On Sunday, the IOC had initially given itself a deadline of four weeks to come up with a proposal to postpone the Games, a Herculean task that touches on every aspect of Tokyo 2020 planning from venues to security to ticketing.

But after Canada and Australia withdrew their teams and the powerful US Olympic Committee and World Athletics also joined the chorus calling for a postponement, the writing was on the wall for the July start.

Tokyo was spending some $12.6 billion to host the Games, according to its latest budget, and experts believe a postponement could cost it some $6 billion in the short-term before recouping it when they eventually go ahead.

It is also be a bitter blow to sponsors and major broadcasters who rely on the four-yearly extravaganza for critical advertising revenue.

It is not the first time Tokyo has seen unscheduled changes to the Games – it was due to be the first Asian country to host the Olympics in 1940 before pulling out due to international pressure over its war with China.

Huge burden

Hosting an Olympics requires huge investment by the host country, in facilities, transport and accommodation. For example, the athletes’ village, built to hold 11,000 competitors, is due to sold off as apartments after the Games.
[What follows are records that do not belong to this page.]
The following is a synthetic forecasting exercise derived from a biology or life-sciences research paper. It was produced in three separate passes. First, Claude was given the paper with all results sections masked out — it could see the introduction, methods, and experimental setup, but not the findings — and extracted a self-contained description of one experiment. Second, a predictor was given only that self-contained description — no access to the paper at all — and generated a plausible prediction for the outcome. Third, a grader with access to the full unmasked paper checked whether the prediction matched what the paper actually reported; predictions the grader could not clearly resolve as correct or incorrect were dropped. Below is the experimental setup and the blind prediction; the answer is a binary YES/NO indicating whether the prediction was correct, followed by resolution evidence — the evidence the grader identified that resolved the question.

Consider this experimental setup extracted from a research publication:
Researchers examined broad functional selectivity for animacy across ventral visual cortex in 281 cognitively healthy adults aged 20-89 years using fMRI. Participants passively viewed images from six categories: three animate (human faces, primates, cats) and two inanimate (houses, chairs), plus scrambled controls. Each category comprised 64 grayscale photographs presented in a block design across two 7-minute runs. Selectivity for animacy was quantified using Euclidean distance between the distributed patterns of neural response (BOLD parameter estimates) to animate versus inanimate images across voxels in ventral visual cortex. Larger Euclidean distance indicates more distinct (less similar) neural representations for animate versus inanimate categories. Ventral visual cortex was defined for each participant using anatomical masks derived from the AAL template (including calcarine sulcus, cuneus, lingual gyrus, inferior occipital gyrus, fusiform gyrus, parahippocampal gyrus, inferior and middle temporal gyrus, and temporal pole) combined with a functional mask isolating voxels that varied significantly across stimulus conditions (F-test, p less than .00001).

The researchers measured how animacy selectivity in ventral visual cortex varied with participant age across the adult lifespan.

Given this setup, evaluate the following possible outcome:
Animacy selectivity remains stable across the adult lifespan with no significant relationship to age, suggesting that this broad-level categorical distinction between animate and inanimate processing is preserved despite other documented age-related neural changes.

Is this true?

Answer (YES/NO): NO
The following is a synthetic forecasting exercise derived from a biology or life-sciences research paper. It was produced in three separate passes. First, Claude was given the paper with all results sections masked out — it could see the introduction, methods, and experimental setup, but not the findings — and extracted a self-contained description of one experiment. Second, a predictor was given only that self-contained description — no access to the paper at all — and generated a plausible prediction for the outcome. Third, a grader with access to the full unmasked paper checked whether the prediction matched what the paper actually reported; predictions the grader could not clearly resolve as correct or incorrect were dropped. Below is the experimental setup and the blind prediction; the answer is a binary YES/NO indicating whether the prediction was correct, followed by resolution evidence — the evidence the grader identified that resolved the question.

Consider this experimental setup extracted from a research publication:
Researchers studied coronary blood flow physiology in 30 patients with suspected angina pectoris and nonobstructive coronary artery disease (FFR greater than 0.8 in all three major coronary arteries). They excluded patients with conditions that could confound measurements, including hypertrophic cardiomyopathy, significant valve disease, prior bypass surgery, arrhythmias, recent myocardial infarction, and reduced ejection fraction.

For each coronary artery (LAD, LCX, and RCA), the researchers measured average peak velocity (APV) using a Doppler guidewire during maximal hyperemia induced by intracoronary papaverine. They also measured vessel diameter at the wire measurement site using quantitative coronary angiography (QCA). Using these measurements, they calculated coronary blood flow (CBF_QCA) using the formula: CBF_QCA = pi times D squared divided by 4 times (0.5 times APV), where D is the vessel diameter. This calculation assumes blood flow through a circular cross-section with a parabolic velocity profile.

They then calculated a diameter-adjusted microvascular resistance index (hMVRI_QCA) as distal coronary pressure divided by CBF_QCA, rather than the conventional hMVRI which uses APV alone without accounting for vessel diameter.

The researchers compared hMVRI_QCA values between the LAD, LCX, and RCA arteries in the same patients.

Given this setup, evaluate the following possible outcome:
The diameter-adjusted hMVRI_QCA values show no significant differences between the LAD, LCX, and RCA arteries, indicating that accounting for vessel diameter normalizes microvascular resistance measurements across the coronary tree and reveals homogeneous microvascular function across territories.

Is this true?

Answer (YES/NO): YES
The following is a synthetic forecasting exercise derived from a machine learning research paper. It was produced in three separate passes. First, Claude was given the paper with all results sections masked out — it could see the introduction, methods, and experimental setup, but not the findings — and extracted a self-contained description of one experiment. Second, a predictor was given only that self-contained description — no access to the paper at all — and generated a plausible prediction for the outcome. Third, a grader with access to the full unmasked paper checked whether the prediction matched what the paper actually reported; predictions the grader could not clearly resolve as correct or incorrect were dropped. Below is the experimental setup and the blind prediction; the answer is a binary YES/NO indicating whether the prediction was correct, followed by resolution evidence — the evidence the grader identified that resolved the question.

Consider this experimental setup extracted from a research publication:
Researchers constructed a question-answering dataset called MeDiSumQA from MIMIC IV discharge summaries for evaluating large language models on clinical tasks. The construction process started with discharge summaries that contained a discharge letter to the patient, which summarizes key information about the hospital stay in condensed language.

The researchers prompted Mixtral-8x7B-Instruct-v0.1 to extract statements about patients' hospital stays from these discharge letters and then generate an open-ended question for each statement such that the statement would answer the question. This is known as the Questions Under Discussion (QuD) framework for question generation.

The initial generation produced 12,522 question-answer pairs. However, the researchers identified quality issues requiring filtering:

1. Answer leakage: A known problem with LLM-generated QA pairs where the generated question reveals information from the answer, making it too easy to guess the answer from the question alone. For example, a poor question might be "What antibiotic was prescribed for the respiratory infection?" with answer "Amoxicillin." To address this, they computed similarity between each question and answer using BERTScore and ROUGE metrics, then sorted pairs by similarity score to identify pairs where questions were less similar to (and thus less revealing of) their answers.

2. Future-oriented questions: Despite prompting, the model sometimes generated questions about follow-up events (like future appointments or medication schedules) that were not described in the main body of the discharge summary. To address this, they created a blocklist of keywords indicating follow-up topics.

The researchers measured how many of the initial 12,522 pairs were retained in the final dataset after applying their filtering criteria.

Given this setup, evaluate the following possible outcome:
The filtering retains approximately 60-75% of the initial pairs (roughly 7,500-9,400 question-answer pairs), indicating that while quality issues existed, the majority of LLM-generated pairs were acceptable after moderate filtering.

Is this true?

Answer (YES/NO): NO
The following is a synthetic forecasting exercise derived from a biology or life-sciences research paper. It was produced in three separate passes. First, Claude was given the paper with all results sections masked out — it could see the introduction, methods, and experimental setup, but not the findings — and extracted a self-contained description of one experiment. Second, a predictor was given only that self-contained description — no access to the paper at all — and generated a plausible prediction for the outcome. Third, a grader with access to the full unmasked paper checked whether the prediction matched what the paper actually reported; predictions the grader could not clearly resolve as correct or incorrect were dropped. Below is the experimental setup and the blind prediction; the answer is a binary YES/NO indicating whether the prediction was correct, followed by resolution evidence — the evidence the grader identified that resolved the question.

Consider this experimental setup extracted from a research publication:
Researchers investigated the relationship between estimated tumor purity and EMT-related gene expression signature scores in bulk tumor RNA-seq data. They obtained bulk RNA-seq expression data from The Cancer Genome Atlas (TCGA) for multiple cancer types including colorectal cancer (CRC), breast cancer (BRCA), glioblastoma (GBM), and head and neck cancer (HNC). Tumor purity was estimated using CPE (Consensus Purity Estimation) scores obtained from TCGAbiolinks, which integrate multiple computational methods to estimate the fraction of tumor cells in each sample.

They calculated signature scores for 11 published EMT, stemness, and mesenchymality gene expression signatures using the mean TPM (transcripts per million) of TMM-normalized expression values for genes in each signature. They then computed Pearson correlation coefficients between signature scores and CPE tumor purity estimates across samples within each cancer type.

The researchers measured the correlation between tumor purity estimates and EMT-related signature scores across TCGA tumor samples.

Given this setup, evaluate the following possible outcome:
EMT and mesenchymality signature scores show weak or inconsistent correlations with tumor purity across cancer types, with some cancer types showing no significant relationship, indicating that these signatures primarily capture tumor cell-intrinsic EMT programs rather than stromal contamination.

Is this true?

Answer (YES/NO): NO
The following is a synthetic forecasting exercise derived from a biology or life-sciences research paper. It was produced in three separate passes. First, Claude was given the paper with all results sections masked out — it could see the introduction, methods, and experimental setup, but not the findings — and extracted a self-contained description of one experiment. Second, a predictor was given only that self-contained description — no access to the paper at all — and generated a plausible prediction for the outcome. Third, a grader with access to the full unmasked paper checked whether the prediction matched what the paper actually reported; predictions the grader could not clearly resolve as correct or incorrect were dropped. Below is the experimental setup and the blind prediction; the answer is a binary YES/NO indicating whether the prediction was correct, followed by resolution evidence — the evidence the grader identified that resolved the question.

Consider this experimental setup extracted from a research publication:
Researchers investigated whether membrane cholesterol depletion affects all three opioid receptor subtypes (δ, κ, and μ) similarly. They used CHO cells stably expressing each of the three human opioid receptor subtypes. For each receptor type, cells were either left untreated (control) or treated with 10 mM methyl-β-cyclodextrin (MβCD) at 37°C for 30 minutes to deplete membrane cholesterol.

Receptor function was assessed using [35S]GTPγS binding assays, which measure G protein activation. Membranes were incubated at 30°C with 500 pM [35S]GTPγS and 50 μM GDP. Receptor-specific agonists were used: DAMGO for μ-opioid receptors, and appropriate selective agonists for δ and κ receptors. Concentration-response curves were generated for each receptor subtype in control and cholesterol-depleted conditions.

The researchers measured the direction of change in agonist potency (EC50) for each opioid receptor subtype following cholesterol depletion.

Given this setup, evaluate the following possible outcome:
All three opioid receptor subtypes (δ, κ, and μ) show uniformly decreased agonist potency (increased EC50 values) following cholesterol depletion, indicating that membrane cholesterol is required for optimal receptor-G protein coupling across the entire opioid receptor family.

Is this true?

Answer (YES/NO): NO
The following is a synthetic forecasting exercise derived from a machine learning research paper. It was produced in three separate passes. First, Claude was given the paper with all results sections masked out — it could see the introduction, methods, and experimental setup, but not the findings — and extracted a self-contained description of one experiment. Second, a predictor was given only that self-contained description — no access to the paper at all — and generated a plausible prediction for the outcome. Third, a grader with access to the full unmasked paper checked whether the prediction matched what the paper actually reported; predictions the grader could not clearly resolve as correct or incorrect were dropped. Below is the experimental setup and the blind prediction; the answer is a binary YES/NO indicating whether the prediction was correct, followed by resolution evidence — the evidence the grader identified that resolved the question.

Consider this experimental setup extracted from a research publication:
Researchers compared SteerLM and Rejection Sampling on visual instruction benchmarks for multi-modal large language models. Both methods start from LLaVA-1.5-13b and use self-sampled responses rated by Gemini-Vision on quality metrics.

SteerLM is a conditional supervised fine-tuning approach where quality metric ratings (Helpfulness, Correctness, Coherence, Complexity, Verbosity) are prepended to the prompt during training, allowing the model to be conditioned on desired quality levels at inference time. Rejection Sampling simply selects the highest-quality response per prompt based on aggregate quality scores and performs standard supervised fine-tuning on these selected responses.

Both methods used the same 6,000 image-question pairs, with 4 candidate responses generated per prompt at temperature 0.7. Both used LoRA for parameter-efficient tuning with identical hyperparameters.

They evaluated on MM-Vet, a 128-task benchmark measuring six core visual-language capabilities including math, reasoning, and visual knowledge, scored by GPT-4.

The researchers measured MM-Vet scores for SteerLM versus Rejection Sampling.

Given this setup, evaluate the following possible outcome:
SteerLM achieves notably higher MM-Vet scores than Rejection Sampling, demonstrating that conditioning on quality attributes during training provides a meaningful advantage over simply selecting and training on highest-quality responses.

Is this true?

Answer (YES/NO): NO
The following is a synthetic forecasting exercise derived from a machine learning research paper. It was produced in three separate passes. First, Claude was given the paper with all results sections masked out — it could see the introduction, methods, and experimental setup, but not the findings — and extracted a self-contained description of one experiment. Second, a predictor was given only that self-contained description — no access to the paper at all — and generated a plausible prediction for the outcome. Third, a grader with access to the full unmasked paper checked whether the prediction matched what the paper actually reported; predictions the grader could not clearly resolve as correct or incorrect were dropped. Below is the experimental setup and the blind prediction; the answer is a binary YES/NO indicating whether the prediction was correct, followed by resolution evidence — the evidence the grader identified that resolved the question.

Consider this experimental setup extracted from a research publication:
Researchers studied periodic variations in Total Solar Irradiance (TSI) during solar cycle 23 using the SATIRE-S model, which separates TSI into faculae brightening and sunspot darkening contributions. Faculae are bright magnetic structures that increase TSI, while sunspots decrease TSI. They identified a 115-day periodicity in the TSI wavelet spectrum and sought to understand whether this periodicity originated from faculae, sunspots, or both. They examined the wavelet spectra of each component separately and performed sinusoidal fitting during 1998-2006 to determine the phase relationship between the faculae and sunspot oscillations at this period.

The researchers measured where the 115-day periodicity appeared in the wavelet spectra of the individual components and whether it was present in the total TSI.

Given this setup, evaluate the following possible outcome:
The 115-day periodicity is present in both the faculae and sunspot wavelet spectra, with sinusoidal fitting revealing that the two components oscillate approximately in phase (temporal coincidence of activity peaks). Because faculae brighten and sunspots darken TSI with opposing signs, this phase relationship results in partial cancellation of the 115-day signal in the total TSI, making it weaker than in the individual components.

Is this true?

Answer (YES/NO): NO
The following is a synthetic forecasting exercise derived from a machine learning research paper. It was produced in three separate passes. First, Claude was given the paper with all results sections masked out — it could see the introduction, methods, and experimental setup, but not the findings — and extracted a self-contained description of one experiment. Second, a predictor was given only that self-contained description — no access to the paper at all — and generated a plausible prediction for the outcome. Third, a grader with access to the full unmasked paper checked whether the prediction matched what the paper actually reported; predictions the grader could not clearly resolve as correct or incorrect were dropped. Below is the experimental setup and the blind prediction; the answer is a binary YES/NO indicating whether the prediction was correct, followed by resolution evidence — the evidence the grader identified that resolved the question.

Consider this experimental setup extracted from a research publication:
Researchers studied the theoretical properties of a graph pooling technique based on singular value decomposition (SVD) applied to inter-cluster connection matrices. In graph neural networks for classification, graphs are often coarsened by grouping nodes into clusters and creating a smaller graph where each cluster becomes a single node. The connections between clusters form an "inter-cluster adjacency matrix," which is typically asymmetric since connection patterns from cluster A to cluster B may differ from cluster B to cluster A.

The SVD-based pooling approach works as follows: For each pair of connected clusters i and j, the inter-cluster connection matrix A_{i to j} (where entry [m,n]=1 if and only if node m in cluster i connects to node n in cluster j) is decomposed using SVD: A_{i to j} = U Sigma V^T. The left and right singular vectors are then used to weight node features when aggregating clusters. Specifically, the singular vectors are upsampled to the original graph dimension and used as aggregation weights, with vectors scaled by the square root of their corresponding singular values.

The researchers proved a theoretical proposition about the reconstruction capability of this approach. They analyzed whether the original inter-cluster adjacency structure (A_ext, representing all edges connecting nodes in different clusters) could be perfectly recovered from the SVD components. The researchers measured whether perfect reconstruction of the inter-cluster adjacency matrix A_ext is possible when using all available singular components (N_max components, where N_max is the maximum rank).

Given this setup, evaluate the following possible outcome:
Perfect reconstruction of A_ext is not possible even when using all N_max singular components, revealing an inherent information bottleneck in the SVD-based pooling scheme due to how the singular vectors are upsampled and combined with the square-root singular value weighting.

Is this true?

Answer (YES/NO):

“The Olympic Village is one of the problems among thousands of others,” said Jean-Loup Chappelet, a Lausanne-based professor who specialises in the Olympics. “But it will be up to Japanese Prime Minister Shinzo Abe to release the necessary budget or to take legislative measures.”

Going forward, it remains to be seen how the organisers fit a rescheduled Olympics into a hectic sporting calendar. Smaller federations may be able to accommodate at short notice but bigger sports such as football, basketball and tennis may struggle with any shift in dates.

Broadcasters such as NBC, who have paid a substantial amount of money for the rights and have already sold over $1.25 billion of advertising, will also be distinctly unhappy about a postponement that forces them to put the Games up against other high-profile and profitable leagues such as the NBA.

World athletics chief Sebastian Coe admitted Thursday the Olympics could be moved to later in the year – although he said it was too early to make a definitive decision.

“Anything is possible at the moment,” Coe, a member of the Tokyo Olympics Games Coordination Commission, told the BBC when asked whether the Games could be postponed to September or October. “Nobody is saying we will be going to the Games come what may,” he added.

Olympic pole vault champion Katerina Stefanidi also said athletes were being forced to take health risks.

“The IOC wants us to keep risking our health, our family’s health and public health to train every day?” Stefanidi tweeted. “You are putting us in danger right now, today, not in four months time.”